Dont know the whole story…dont care…SF doesn’t interest me…I went to Lick Wilmerding but have little interest in the City…All I know is the media gets hysterical about everything. .If it is so bad why haven’t they evacuated the building? I see it as a chronic isssue…Maybe it will become iconic like the Leaning Tower of Pisa. .Btw, the Bay Bridge has structural issues, too…I like buying buildings with settlement issues, keeps away the competition. …lol…Lived on a 500 year house in England that was 8" out of level in just the length of my bed…


#15

Bingo, just as I thought:

High-rises typically do not settle at this rate; the Petronas Towers (1999), by comparison, sank only two inches

Who doesn’t build into bedrock, seriously?!

Neighbors are distancing themselves from the leaning tower.

And the big one…

Taxpayers could end up paying for the repairs.


#16

Building to bedrock is not a requirement. .Driving piles to refusal is standard construction. .


#17

Lets make an offer 10cents on the dollar…could be the deal of the century


#18

I helped build the Airport garage and several buildings in SF we never drove piles to bedrock. .


#19

Yeah, and so is buying insurance. Do you have insurance?
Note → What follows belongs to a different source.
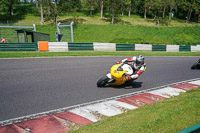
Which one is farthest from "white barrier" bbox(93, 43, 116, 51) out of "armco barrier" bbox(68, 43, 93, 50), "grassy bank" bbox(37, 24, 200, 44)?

The point is not what is required but the stupidity in not doing the extra which was minimum @Elt1 at best. And now, you have this problem.


#20

Again, please do not equate a 50+ high rise to a parking lot @Elt1. And obviously you can say what you want or did in your line of work but the fact remains that this building has settled much more than anticipated. Oops… And don’t tell me if you were an owner of one of these units you wouldn’t be worried. You are a smart man who has made money. Tell me something, @Elt1, when someone F’s up and F’s with your money, are you upset? Right, thought so.